● **What you should do**: Print these lines word for word, starting with the first line and stopping after the line that contains "205H225V212L248 218V221L264 215L270".

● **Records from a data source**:
---+---
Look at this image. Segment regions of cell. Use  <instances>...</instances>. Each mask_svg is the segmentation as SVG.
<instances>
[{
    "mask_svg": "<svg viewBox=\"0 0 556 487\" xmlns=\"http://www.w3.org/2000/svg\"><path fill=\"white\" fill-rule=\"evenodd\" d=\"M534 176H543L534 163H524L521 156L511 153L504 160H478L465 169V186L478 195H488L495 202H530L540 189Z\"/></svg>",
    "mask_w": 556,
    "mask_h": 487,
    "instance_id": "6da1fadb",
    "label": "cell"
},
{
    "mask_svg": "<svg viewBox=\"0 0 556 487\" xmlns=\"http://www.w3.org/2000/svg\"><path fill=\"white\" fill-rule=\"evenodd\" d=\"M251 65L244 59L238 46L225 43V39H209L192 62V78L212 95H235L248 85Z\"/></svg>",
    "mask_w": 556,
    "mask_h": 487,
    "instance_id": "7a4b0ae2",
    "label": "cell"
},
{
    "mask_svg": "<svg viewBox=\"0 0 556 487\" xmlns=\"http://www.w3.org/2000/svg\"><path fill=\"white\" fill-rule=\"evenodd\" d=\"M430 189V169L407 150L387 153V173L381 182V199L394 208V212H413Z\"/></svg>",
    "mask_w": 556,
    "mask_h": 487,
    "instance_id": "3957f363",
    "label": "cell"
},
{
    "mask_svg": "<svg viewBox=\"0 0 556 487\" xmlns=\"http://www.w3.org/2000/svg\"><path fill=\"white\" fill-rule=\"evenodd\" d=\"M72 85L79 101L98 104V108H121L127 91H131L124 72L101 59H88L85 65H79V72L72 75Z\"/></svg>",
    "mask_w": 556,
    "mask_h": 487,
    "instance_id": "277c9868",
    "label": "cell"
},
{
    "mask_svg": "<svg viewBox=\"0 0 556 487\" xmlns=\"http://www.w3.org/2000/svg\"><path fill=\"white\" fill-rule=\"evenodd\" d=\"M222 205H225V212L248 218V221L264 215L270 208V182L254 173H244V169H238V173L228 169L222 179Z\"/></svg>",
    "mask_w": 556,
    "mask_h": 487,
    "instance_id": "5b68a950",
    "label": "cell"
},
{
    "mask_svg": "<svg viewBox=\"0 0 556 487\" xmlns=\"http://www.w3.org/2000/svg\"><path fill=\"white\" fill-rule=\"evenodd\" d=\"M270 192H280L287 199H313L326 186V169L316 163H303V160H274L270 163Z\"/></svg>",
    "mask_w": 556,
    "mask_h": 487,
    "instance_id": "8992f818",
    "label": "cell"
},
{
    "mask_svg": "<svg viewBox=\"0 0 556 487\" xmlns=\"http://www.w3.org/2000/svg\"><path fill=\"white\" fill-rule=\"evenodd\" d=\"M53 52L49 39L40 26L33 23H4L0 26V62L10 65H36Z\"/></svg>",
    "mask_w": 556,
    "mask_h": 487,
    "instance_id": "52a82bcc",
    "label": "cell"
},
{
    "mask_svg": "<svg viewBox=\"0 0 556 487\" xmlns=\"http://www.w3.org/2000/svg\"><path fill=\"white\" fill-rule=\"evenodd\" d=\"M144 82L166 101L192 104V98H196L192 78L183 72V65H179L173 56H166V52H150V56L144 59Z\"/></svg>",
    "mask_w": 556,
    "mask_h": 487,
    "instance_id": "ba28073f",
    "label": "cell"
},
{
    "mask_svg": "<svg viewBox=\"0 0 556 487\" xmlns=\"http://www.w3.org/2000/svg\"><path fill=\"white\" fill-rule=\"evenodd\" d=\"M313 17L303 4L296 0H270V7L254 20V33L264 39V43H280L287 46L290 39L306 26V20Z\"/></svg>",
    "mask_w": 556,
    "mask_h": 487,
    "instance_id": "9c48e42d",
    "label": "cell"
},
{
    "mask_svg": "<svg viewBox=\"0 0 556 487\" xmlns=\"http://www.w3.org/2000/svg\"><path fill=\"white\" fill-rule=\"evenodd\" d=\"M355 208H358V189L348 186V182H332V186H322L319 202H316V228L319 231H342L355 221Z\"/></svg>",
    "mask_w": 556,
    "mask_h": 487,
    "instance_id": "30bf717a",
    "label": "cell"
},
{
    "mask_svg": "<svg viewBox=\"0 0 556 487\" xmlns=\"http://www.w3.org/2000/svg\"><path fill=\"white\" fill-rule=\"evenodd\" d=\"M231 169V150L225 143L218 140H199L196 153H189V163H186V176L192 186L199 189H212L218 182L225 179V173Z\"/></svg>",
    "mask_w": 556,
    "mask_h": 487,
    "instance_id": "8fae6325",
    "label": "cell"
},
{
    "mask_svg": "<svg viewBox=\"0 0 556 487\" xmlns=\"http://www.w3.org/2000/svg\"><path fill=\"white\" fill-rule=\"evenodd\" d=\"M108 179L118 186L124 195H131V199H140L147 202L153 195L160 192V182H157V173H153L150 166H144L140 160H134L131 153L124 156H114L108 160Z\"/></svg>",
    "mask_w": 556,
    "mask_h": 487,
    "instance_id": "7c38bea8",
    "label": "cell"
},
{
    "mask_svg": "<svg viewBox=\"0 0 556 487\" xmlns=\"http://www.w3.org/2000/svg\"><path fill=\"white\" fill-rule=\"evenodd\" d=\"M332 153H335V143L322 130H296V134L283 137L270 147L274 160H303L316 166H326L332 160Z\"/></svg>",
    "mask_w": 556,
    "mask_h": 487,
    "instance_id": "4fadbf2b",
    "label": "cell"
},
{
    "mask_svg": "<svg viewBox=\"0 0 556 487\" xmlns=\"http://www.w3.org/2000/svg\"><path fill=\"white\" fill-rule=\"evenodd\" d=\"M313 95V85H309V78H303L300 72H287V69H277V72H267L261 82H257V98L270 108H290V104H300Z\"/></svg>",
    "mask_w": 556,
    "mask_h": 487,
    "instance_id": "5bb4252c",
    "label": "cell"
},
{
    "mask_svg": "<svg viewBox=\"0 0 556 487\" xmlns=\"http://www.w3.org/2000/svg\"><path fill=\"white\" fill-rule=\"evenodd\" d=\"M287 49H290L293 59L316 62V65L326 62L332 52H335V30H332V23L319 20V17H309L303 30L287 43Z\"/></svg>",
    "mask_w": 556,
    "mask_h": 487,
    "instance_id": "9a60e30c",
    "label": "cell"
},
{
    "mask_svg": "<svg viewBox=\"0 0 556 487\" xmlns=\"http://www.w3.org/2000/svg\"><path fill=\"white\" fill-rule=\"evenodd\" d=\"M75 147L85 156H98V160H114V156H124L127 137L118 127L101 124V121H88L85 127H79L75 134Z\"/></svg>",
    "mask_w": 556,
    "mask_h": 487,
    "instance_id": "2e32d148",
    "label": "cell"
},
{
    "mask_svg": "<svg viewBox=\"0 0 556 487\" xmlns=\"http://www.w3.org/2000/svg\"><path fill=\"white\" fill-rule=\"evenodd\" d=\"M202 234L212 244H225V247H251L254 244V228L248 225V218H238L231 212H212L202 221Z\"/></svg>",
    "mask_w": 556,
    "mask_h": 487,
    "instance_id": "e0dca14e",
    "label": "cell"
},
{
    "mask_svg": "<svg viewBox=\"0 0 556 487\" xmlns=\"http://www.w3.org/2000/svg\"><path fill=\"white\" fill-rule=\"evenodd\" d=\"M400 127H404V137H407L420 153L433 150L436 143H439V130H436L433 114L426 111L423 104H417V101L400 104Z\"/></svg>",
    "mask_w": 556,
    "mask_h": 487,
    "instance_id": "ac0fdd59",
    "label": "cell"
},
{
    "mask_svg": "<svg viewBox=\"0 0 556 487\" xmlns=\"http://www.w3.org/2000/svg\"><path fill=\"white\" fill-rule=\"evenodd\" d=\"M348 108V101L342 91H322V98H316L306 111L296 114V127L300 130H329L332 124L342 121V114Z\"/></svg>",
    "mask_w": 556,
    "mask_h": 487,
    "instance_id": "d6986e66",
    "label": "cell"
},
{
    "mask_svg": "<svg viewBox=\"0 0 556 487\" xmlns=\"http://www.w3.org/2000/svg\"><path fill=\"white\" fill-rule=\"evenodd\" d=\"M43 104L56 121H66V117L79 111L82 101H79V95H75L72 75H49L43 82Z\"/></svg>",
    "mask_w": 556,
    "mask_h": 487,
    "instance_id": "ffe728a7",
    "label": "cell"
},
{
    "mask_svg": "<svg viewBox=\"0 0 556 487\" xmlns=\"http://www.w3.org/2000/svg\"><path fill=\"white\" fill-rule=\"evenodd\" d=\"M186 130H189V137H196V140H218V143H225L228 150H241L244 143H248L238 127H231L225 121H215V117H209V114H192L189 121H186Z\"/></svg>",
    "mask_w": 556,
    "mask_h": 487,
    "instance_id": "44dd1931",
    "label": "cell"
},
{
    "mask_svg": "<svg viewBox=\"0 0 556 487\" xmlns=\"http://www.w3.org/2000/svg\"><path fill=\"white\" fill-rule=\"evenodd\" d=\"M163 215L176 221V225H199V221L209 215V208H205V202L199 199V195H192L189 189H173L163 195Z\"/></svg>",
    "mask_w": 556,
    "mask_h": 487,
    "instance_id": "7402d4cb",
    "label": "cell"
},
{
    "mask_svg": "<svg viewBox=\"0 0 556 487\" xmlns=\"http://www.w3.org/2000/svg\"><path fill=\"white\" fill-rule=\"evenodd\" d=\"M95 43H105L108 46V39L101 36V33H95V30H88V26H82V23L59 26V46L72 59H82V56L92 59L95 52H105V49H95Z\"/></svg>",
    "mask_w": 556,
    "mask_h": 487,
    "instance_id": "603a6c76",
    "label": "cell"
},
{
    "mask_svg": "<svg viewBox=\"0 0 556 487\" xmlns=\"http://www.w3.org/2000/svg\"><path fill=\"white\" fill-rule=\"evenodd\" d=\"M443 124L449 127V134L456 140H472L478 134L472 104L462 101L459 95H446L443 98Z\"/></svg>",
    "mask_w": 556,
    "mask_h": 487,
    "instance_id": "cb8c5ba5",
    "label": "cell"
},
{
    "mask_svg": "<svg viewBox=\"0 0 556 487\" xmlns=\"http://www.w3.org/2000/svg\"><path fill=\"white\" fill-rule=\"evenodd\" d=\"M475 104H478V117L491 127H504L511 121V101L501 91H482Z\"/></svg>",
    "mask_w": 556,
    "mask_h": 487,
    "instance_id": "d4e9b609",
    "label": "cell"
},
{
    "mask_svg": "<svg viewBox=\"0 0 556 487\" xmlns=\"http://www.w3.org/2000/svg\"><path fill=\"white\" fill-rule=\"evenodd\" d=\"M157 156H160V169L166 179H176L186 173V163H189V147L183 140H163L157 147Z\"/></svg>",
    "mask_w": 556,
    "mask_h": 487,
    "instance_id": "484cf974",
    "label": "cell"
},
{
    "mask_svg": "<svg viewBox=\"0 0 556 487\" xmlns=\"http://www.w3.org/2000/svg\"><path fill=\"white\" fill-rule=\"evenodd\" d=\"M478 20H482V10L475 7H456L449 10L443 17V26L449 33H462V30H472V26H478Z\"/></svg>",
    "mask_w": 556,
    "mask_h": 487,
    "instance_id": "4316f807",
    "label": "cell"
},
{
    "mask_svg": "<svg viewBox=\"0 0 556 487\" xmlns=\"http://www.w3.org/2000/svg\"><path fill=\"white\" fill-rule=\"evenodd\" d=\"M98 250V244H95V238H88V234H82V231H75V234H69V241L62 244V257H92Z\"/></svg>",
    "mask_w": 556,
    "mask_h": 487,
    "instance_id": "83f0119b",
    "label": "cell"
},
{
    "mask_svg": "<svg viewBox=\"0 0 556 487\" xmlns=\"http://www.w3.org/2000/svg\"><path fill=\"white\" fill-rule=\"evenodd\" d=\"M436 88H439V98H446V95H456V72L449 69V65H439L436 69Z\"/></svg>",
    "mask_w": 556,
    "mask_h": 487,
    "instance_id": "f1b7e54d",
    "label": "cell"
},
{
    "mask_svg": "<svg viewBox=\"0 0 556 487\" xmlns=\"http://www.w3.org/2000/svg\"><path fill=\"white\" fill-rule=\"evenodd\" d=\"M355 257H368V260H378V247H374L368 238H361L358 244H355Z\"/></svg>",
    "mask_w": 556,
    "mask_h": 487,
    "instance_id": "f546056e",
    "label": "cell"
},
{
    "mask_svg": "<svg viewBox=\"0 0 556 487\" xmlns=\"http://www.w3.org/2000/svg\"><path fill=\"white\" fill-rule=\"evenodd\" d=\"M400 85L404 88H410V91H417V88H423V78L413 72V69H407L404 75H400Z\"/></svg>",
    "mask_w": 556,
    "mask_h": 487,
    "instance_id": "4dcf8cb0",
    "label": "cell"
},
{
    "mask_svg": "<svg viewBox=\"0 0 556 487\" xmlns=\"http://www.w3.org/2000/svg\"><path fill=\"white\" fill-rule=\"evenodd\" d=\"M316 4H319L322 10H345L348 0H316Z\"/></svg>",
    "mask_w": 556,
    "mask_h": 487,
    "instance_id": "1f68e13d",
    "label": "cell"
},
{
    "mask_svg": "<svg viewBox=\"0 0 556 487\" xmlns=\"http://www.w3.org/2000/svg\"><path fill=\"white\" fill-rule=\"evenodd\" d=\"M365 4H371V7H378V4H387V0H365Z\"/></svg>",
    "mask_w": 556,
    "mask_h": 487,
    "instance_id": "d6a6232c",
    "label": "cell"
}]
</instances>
---+---
● **Answer below**:
Look at this image. Segment regions of cell. Use  <instances>...</instances>. Each mask_svg is the segmentation as SVG.
<instances>
[{
    "mask_svg": "<svg viewBox=\"0 0 556 487\" xmlns=\"http://www.w3.org/2000/svg\"><path fill=\"white\" fill-rule=\"evenodd\" d=\"M534 176H543L534 163H524L521 156L511 153L504 160H478L465 169V186L478 195H488L495 202H530L540 189Z\"/></svg>",
    "mask_w": 556,
    "mask_h": 487,
    "instance_id": "6da1fadb",
    "label": "cell"
},
{
    "mask_svg": "<svg viewBox=\"0 0 556 487\" xmlns=\"http://www.w3.org/2000/svg\"><path fill=\"white\" fill-rule=\"evenodd\" d=\"M251 65L244 59L238 46L225 43V39H209L192 62V78L212 95H235L248 85Z\"/></svg>",
    "mask_w": 556,
    "mask_h": 487,
    "instance_id": "7a4b0ae2",
    "label": "cell"
},
{
    "mask_svg": "<svg viewBox=\"0 0 556 487\" xmlns=\"http://www.w3.org/2000/svg\"><path fill=\"white\" fill-rule=\"evenodd\" d=\"M430 189V169L407 150L387 153V173L381 182V199L394 208V212H413Z\"/></svg>",
    "mask_w": 556,
    "mask_h": 487,
    "instance_id": "3957f363",
    "label": "cell"
},
{
    "mask_svg": "<svg viewBox=\"0 0 556 487\" xmlns=\"http://www.w3.org/2000/svg\"><path fill=\"white\" fill-rule=\"evenodd\" d=\"M72 85L79 101L98 104V108H121L127 91H131L124 72L101 59H88L85 65H79V72L72 75Z\"/></svg>",
    "mask_w": 556,
    "mask_h": 487,
    "instance_id": "277c9868",
    "label": "cell"
},
{
    "mask_svg": "<svg viewBox=\"0 0 556 487\" xmlns=\"http://www.w3.org/2000/svg\"><path fill=\"white\" fill-rule=\"evenodd\" d=\"M222 205H225V212L248 218V221L264 215L270 208V182L254 173H244V169H238V173L228 169L222 179Z\"/></svg>",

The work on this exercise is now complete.